(Image-linked spatial questions)

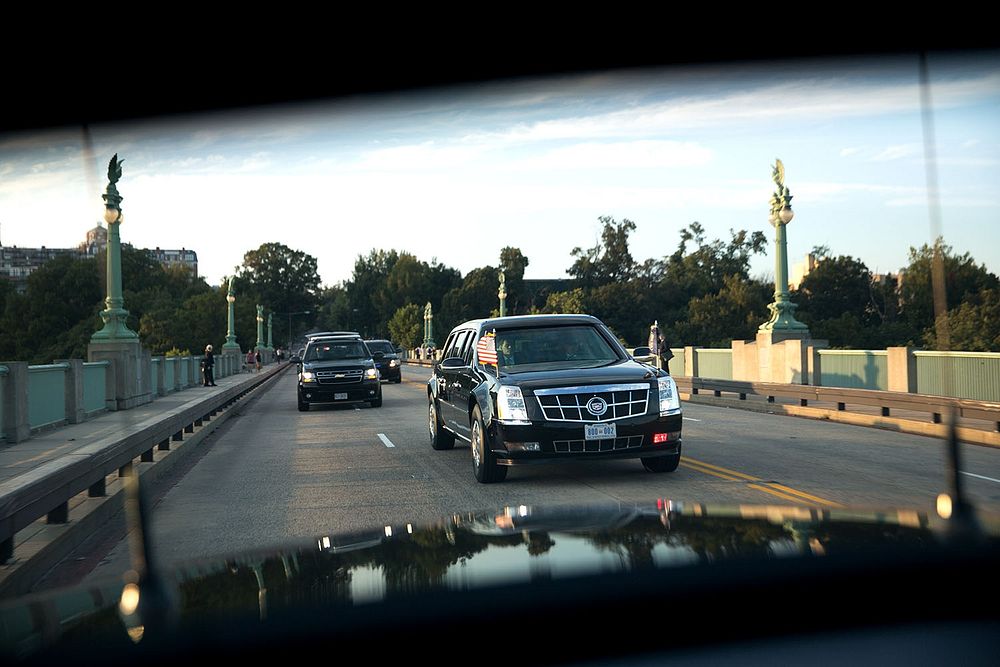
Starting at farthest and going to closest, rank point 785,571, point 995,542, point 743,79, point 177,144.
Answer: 1. point 177,144
2. point 743,79
3. point 995,542
4. point 785,571

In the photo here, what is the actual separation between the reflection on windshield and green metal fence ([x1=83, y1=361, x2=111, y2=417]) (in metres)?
12.2

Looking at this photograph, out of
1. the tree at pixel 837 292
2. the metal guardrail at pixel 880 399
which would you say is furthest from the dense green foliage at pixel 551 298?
the metal guardrail at pixel 880 399

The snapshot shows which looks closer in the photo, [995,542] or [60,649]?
[60,649]

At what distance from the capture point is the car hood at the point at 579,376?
33.6ft

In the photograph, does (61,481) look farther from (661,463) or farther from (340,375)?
(340,375)

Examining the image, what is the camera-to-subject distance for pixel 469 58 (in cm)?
1294

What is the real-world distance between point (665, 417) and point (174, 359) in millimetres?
26208

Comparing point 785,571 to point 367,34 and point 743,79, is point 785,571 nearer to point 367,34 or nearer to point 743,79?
point 367,34

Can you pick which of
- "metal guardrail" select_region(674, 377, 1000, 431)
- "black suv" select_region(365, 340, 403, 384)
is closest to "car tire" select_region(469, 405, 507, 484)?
"metal guardrail" select_region(674, 377, 1000, 431)

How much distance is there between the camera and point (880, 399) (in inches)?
727

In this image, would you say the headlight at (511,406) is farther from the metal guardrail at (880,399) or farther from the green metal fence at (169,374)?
the green metal fence at (169,374)

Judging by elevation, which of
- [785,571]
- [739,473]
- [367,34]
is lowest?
[739,473]

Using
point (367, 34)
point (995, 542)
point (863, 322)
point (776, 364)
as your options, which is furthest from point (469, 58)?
point (863, 322)

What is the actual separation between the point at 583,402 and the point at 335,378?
53.9 ft
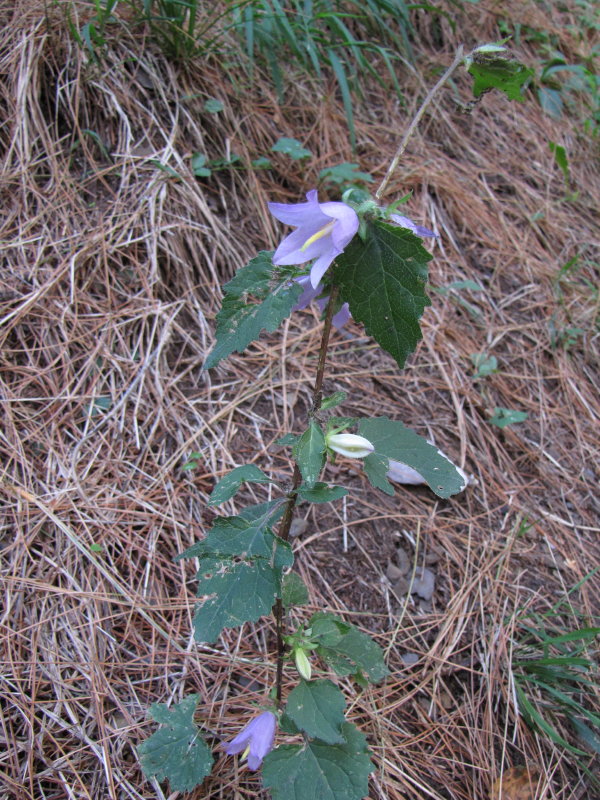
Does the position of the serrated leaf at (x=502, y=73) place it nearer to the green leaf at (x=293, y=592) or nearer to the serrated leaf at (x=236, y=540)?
the serrated leaf at (x=236, y=540)

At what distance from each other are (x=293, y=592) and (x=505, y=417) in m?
1.26

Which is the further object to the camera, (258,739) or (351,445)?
(258,739)

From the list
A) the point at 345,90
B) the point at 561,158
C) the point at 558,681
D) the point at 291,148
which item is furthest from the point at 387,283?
the point at 561,158

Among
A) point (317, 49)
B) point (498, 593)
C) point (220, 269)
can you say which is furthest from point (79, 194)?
point (498, 593)

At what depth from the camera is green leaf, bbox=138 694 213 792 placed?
1234 millimetres

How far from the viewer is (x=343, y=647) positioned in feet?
4.15

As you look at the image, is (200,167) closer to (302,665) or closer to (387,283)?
(387,283)

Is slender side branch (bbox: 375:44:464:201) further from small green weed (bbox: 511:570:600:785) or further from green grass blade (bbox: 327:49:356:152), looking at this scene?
green grass blade (bbox: 327:49:356:152)

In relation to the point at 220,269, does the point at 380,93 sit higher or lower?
higher

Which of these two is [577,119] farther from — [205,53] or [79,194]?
[79,194]

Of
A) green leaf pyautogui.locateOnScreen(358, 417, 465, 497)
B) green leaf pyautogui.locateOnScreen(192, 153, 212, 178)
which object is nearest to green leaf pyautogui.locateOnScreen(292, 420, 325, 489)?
green leaf pyautogui.locateOnScreen(358, 417, 465, 497)

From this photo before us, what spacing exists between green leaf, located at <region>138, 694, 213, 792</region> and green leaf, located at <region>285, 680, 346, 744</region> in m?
0.28

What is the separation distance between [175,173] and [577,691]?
2.25 m

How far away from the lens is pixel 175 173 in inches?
87.0
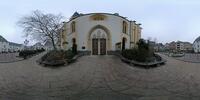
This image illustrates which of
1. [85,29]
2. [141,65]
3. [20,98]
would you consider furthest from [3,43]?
[20,98]

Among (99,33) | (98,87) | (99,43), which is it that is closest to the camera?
(98,87)

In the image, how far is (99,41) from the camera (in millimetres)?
39750

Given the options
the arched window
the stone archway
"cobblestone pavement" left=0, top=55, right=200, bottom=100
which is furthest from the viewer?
the arched window

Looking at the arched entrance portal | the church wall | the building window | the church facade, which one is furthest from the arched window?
the building window

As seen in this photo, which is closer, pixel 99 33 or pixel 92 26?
pixel 92 26

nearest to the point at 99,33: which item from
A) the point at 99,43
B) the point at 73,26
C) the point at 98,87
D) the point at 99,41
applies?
the point at 99,41

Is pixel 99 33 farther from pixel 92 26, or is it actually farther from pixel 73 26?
pixel 73 26

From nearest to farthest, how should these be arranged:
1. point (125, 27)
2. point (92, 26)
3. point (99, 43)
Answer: point (92, 26) < point (99, 43) < point (125, 27)

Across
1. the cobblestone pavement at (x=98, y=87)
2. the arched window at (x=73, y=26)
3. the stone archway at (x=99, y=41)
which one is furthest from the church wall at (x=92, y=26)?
the cobblestone pavement at (x=98, y=87)

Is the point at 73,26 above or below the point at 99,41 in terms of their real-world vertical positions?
above

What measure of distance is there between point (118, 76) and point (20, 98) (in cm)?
751

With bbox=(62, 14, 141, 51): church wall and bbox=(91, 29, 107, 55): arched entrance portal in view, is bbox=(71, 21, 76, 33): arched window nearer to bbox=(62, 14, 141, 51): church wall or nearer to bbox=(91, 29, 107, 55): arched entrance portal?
bbox=(62, 14, 141, 51): church wall

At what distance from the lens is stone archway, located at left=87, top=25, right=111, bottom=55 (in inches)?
1550

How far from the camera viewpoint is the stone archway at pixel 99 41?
39359 millimetres
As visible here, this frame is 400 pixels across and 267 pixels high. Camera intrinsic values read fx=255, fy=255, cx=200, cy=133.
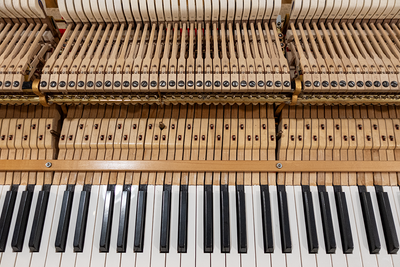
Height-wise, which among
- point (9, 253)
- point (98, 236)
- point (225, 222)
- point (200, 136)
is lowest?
point (9, 253)

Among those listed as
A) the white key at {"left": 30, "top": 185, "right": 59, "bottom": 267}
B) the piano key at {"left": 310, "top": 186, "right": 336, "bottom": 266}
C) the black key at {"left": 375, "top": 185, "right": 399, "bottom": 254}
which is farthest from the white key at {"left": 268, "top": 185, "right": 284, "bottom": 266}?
the white key at {"left": 30, "top": 185, "right": 59, "bottom": 267}

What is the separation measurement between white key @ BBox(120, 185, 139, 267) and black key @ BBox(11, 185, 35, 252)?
793mm

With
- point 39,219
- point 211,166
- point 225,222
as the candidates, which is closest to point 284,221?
point 225,222

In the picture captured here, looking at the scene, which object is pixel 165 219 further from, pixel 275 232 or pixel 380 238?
pixel 380 238

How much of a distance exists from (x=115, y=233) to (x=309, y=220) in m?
1.51

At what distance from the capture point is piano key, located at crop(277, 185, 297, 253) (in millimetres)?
1899

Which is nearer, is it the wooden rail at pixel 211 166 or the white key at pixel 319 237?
the white key at pixel 319 237

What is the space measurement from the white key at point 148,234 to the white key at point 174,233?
0.50ft

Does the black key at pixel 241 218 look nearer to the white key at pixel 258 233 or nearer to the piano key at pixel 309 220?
the white key at pixel 258 233

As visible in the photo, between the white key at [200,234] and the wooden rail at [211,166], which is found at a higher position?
the wooden rail at [211,166]

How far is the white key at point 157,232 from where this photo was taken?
6.25 feet

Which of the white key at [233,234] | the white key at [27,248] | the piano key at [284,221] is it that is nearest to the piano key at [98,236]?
the white key at [27,248]

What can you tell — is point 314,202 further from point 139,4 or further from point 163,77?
point 139,4

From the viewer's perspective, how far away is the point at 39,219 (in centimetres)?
198
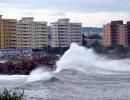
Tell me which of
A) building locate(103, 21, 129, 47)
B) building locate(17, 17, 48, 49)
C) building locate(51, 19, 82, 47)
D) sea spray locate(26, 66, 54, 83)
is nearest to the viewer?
sea spray locate(26, 66, 54, 83)

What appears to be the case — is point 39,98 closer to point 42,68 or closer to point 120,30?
point 42,68

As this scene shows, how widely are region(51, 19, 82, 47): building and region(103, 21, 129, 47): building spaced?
44.3ft

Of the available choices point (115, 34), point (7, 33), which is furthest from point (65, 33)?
point (7, 33)

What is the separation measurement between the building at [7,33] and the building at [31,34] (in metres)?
3.64

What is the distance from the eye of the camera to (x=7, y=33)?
459 feet

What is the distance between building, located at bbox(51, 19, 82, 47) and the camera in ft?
542

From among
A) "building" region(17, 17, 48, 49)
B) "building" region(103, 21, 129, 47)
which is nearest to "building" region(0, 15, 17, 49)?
"building" region(17, 17, 48, 49)

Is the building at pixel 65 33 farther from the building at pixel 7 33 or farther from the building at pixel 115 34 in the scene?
the building at pixel 7 33

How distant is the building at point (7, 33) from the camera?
13431 cm

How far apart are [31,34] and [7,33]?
56.7 feet

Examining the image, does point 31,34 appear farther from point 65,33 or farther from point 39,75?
point 39,75

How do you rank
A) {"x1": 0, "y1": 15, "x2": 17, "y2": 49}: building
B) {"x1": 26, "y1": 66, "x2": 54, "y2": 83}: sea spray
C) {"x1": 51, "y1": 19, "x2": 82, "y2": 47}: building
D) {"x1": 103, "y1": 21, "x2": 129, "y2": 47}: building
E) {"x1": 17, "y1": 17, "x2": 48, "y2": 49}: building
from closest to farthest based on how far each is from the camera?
{"x1": 26, "y1": 66, "x2": 54, "y2": 83}: sea spray < {"x1": 0, "y1": 15, "x2": 17, "y2": 49}: building < {"x1": 17, "y1": 17, "x2": 48, "y2": 49}: building < {"x1": 51, "y1": 19, "x2": 82, "y2": 47}: building < {"x1": 103, "y1": 21, "x2": 129, "y2": 47}: building

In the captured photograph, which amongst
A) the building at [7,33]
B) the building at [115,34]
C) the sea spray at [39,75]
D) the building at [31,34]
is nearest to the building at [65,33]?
the building at [31,34]

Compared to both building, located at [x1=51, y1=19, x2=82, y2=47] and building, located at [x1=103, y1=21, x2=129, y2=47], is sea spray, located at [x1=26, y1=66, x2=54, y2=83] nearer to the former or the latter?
building, located at [x1=51, y1=19, x2=82, y2=47]
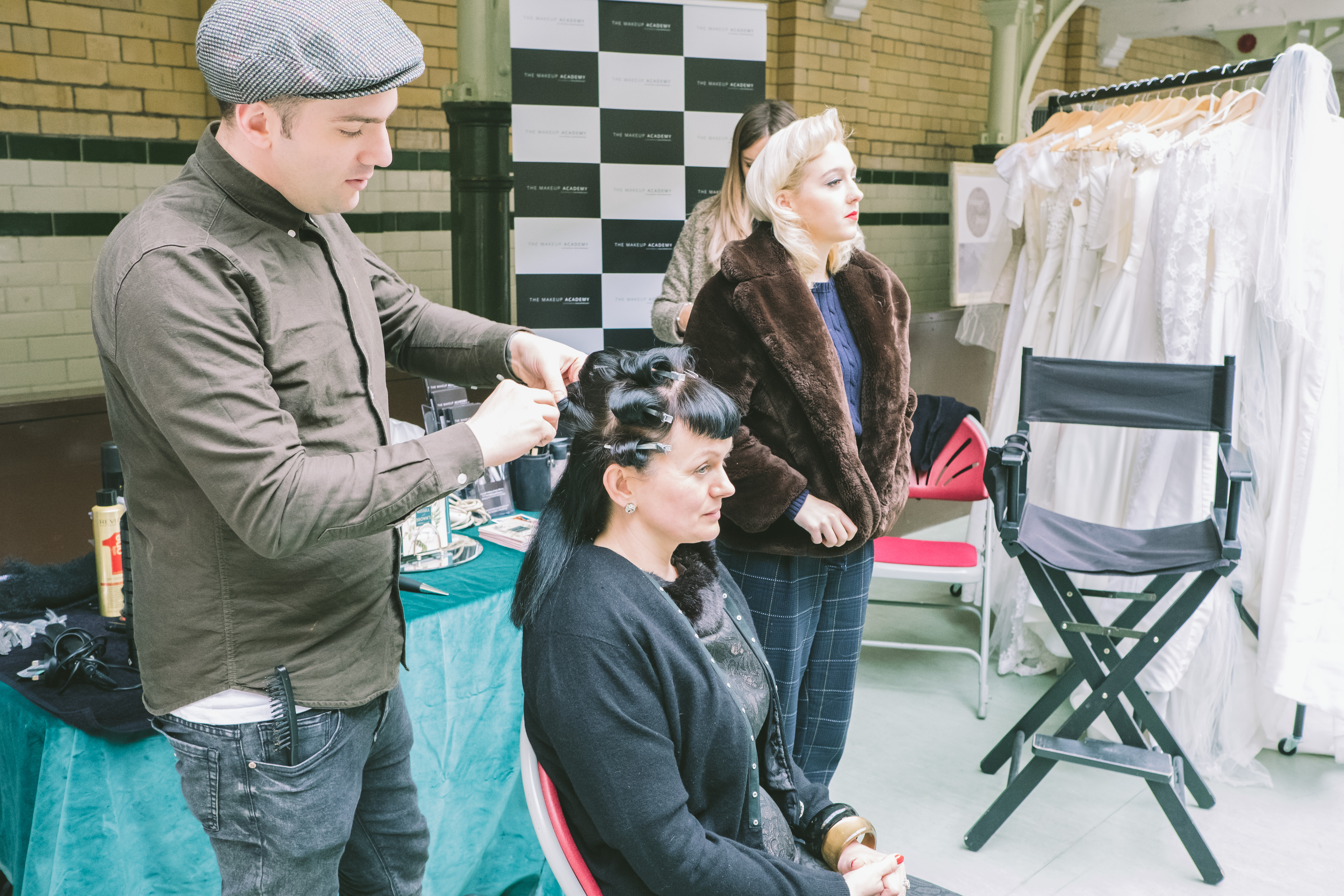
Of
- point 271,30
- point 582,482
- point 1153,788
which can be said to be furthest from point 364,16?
point 1153,788

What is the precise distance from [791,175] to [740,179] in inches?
33.8

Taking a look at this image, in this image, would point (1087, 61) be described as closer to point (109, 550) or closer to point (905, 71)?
point (905, 71)

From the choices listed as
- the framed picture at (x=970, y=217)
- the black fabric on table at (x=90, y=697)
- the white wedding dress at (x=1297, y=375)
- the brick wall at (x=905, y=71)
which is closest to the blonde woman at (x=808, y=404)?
the black fabric on table at (x=90, y=697)

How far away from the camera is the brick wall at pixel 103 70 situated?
334 cm

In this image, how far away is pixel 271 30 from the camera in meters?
1.00

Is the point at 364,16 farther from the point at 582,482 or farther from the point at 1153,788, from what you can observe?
the point at 1153,788

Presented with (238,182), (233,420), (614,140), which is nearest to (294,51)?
(238,182)

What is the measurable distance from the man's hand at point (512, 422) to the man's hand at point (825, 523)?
33.7 inches

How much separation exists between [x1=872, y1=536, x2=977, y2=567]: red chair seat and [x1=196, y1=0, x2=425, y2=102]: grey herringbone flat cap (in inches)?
97.4

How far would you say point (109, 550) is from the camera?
5.79 ft

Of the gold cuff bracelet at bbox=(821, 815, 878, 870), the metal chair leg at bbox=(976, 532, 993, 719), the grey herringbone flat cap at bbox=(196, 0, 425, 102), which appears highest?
the grey herringbone flat cap at bbox=(196, 0, 425, 102)

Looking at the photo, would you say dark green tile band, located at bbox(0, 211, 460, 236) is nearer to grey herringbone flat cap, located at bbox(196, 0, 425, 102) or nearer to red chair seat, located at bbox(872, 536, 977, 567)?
red chair seat, located at bbox(872, 536, 977, 567)

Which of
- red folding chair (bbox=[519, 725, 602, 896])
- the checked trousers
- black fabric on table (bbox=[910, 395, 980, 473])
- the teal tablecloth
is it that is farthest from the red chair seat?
red folding chair (bbox=[519, 725, 602, 896])

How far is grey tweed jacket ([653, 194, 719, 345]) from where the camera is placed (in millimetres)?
2850
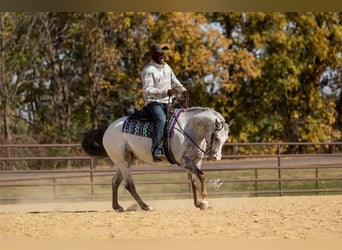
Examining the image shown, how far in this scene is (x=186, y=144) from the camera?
24.8 feet

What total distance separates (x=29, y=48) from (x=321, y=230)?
13.8 meters

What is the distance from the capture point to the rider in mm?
7523

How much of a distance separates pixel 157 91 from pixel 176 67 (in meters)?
10.4

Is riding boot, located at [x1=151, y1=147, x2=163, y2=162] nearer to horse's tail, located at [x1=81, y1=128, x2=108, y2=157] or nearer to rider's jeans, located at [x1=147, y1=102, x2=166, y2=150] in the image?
rider's jeans, located at [x1=147, y1=102, x2=166, y2=150]

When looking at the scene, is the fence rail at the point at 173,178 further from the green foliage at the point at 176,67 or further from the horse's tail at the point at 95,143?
the green foliage at the point at 176,67

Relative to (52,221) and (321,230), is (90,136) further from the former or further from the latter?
(321,230)

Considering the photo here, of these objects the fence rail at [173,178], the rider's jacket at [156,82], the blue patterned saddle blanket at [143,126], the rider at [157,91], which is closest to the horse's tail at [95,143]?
the blue patterned saddle blanket at [143,126]

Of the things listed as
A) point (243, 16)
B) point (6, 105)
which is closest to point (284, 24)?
point (243, 16)

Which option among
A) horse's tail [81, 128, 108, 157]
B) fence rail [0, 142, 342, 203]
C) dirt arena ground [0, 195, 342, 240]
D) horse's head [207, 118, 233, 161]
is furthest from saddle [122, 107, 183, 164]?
fence rail [0, 142, 342, 203]

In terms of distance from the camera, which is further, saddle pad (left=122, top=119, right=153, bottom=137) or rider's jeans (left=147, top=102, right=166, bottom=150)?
saddle pad (left=122, top=119, right=153, bottom=137)

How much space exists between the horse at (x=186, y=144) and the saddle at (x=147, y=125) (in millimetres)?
30

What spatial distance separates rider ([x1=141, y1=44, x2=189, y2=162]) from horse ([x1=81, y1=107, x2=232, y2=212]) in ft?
0.45

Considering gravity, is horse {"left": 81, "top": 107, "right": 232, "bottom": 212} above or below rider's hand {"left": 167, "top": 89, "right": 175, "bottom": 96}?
below

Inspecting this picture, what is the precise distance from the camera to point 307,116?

**Task to complete**
Beginning at the line that holds "What total distance", reproduce each line of the records above down to and including the last one.

**The response**
What total distance separates (x=29, y=48) from (x=321, y=230)?
13.8 meters

What is the distance from the capture point to the rider in mm?
7523

How much of a distance separates pixel 157 91 from pixel 176 67 (in meters)?
10.4

Is riding boot, located at [x1=151, y1=147, x2=163, y2=162] nearer to horse's tail, located at [x1=81, y1=128, x2=108, y2=157] or nearer to rider's jeans, located at [x1=147, y1=102, x2=166, y2=150] in the image?
rider's jeans, located at [x1=147, y1=102, x2=166, y2=150]

When looking at the scene, is the fence rail at the point at 173,178 further from the green foliage at the point at 176,67 or further from the horse's tail at the point at 95,143?
the green foliage at the point at 176,67

Relative to (52,221) and (321,230), is (90,136) further from the former or further from the latter?
(321,230)

Considering the photo here, of these objects the fence rail at [173,178], the rider's jacket at [156,82], the blue patterned saddle blanket at [143,126], the rider at [157,91], which is closest to the horse's tail at [95,143]?
the blue patterned saddle blanket at [143,126]

Of the things listed as
A) point (243, 16)
B) point (6, 105)
which is closest to point (284, 24)?
point (243, 16)

Which option among
A) horse's tail [81, 128, 108, 157]
B) fence rail [0, 142, 342, 203]
C) dirt arena ground [0, 195, 342, 240]
D) horse's head [207, 118, 233, 161]
is furthest from saddle [122, 107, 183, 164]?
fence rail [0, 142, 342, 203]

In terms of distance from the camera, which is further, saddle pad (left=122, top=119, right=153, bottom=137) or rider's jeans (left=147, top=102, right=166, bottom=150)?
saddle pad (left=122, top=119, right=153, bottom=137)

How much space exists between the horse at (x=186, y=144) and the saddle at (x=147, y=125) (in millimetres)?
30

What spatial distance separates rider ([x1=141, y1=44, x2=189, y2=162]) from horse ([x1=81, y1=107, x2=232, y2=212]) in ft?
0.45

Considering gravity, is horse {"left": 81, "top": 107, "right": 232, "bottom": 212} above or below rider's hand {"left": 167, "top": 89, "right": 175, "bottom": 96}?
below

Inspecting this picture, what is the precise distance from the camera to point 307,116?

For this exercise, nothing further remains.